Don’t get me wrong. When a baby is born in my family, or in the family of a friend I love, I share the joy of new life. I was one of those celebrants (led by the late Elizabeth Woodburn) who pioneered Naming Ceremonies for secular people, and made them better and better. We enhanced and defined the role of godparents, and included grandparents in these ceremonies for the first time in human history. (I should mention that anticipated life spans for men have gone from 45 to 84 in the last 100 years.)
And I am not talking against refugees either. I am an agnostic, but a Christian one, and I believe in the corporal works of mercy*. (Didn’t Kevin Rudd and Tony Abbott, so called Christians, hack that list to pieces in the Australian Parliament.) I believe that people who come to us for help should be helped, just like the Turks and the Jordanians are helping the hundreds of thousands of Syrians as I write. (Looks like Islam is beating Christianity hands down on that one.)
But there is no denying that every child born in the world needs the resources of the planet – and like of all of us is contributing to its destruction. When one reads that the average number of children born to African women is 5.4, and that the average woman in Niger has 7 children, and that African young men in the tens of thousands are sailing across the Mediterranean in leaky boats to Spain and Italy in desperation for food and work, one knows there is something badly wrong.

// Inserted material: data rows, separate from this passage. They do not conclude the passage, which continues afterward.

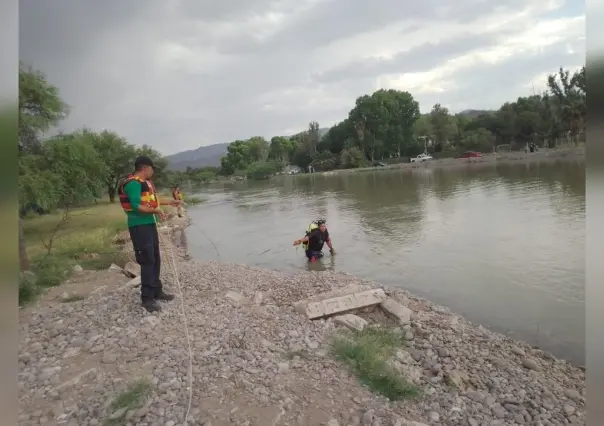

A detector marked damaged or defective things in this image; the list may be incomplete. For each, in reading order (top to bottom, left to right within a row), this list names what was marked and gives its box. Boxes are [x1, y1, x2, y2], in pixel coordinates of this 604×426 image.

broken concrete slab [123, 262, 141, 278]
broken concrete slab [225, 290, 249, 306]
broken concrete slab [294, 288, 384, 318]
broken concrete slab [380, 298, 412, 324]
broken concrete slab [332, 314, 366, 332]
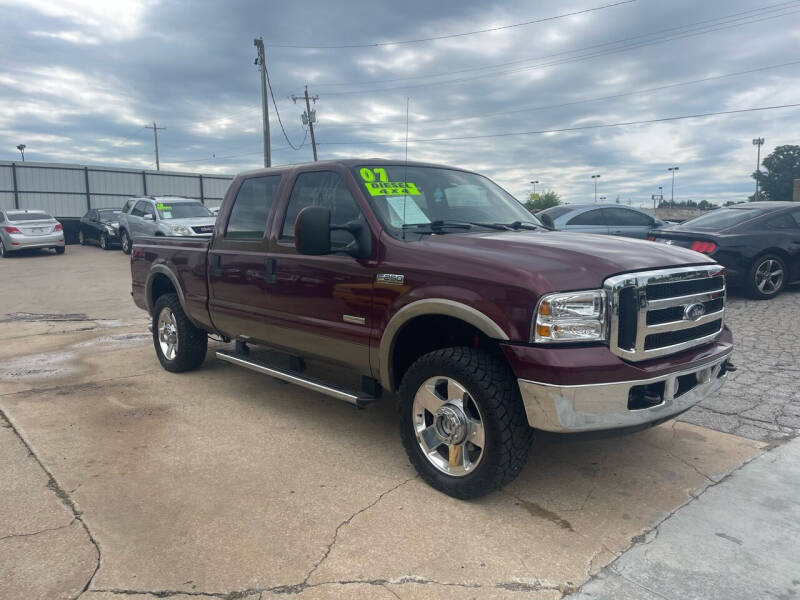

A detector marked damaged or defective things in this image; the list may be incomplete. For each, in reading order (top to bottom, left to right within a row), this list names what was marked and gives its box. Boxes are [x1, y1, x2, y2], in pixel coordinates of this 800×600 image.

crack in concrete [0, 520, 76, 544]
crack in concrete [0, 410, 103, 600]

On the local scale, in my city of Melbourne, the developers fund both political parties so that no one dares says a word, even though the roads are congested, public transport is crowded, and the rest of our infrastructure is bursting at the seams.
Sure a developer might open a new estate and pay for the roads and the electricity wires and the sewerage pipes, but for every person on the suburban fringe we need that bit of extra lane on the highways and bridges, that bit of extra sewerage tunnel under the Yarra Yarra River, that bit of additional burner in the electricity generator – to say nothing of how the quality of life is diminished every time our phones drop out, or we go into traffic gridlock, or pay extortionate parking fees in the city or at the airport. The developers and the others do not pay for that, and suffer for that – we do!
There comes a point when overpopulation destroys the planet, impacts badly on the ordinary taxpayer, and contributes to the general stress and unhappiness of all.
*The Corporal Works of Mercy
To feed the hungry
To give drink to the thirsty.
To clothe the naked.
To visit the prisoner.
To shelter the homeless.
To attend to the sick.
To bury the dead.
2 thoughts on “Overpopulation – we are brainwashed – we just don’t get it.”
Dally, next time we have a coffee together you’ll have to clarify that ‘agnostic but Christian’ statement.
And I wonder: is overpopulation a political statement, a cultural one, a need to survive (the parents, not the kids), or just plain ignorance? Or maybe something I haven’t thought yet.